Allí estaban los miembros perdidos de su clan, con un aspecto más demacrado y desaliñado del que jamás había visto a un enano. Estaban encadenados a literas de madera, tan sumamente apiñadas que parecían estanterías y tan cerca las unas de las otras que apenas podían sentarse. Por todos lados se veían barriles y cajas desparramadas. En el centro de aquel caos había una chiquilla de cabellos castaños con el rostro completamente blanco y los ojos, enormes y marrones, abiertos de puro terror.

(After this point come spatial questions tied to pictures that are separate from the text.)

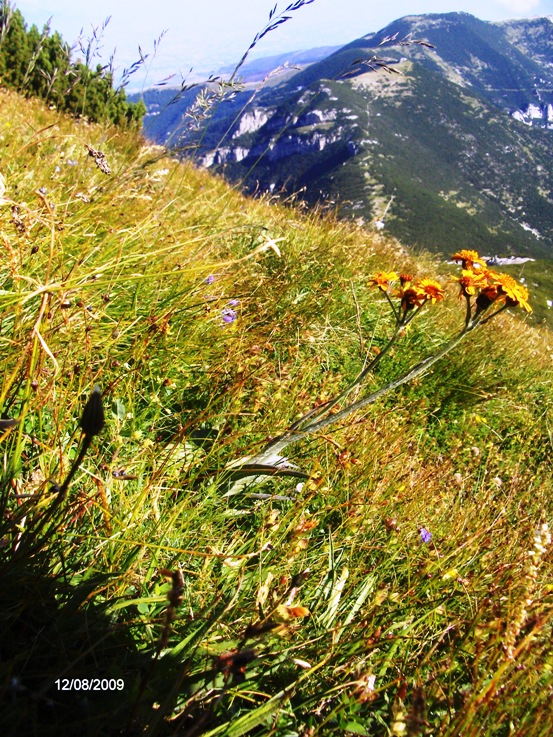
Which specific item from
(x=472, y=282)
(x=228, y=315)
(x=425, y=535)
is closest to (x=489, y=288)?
(x=472, y=282)

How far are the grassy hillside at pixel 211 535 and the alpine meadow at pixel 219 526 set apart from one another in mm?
12

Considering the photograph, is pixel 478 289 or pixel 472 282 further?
pixel 478 289

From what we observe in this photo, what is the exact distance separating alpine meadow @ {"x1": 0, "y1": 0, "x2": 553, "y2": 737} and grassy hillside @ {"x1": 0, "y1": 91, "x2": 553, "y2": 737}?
0.01 m

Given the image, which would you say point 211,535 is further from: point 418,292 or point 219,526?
point 418,292

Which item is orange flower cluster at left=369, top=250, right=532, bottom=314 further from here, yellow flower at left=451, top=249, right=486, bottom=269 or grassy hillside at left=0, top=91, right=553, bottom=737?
grassy hillside at left=0, top=91, right=553, bottom=737

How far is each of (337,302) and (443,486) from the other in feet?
6.00

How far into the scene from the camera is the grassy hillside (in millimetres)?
1129

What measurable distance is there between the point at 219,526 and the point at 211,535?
116 mm

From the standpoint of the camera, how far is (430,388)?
13.1ft

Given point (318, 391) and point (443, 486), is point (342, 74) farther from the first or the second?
point (443, 486)

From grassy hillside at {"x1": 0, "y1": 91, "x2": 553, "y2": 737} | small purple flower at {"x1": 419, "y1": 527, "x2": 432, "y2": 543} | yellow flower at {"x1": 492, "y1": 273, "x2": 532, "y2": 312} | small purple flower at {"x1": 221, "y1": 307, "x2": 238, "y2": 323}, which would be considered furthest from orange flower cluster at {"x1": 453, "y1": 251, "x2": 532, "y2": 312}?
small purple flower at {"x1": 221, "y1": 307, "x2": 238, "y2": 323}

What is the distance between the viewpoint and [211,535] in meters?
1.72

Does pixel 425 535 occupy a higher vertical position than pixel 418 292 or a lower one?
lower

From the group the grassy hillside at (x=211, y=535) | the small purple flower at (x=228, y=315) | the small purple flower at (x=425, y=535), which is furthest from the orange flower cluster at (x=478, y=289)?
the small purple flower at (x=228, y=315)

El barco zozobró de repente cuando el vaivén del mar apartó la proa en forma de lanza de la carabela y un chorro de agua se precipitó al interior del barco a través del casco destrozado. Por un instante, Ebenezer tuvo la extraordinaria sensación de estar reviviendo la pesadilla íntima de Bronwyn.

—¡No es momento para darse un baño! —exclamó, quejumbrosa, una voz femenina que tanto amaba—. ¿Nos vas a liberar o a pasarnos una pastilla de jabón?

Una sonrisa iluminó el rostro barbudo del enano. ¡Tarlamera no sólo estaba viva sino que seguía tan gruñona como siempre! Se acercó al lugar del que procedía la voz, no sin antes coger a la chiquilla y colocarla sobre una caja, fuera del alcance del agua gélida que le llegaba hasta los tobillos. Después de depositarla allí, eligió un diminuto cuchillo que llevaba al cinto y se lo tendió.

—Es para las ratas, de dos o de cuatro patas; por si te molestan —explicó, amable.

La chiquilla cerró el puño alrededor de la empuñadura y, con mirada calma, hizo un gesto de asentimiento.

Ebenezer sonrió y le hizo una carantoña. A fe suya que ante sí tenía a otra mujer a la que sólo faltaba una barba. Abundaban por los túneles, últimamente.

Al instante, se acercó con el hacha en la mano a la prisión de Tarlamera como si fuera un leñador perturbado. A su modo de ver, no había forma de cortar todo aquel amasijo de cadenas; lo mejor y lo más rápido para soltar a los enanos era demoler las literas.

En cuanto se vio libre, Tarlamera bajó al suelo, arrastrando todavía por la muñeca un pedazo de cadena y un trozo de madera astillada. Se movía con dificultad y evidente dolor, pero tenía el rostro sonriente y una expresión de fiereza.

—Nunca en la vida había tenido una visión tan hermosa —juró Ebenezer, con una sinceridad que emanaba de las profundidades de su alma. Tarlamera se veía desaliñada y sucia, llevaba su atuendo de boda hecho un harapo con sangre reseca; los rizos de su pelo se veían deslustrados y sumamente desarreglados, y la barba, pringosa como la de un duergar, pero al menos estaba sana y salva, y de una pieza.

La sonrisa de Tarlamera fue tan radiante como la suya y sus ojos también se iluminaron. Agarró a su hermano por las orejas y lo atrajo hacia sí para plantificarle un sonoro beso en la punta de la nariz, y luego lo palmeó en la cabeza. Acto seguido, desapareció rumbo a la escalera que comunicaba con la cubierta, sosteniendo entre las manos los restos de su litera como si fuera una porra mortífera.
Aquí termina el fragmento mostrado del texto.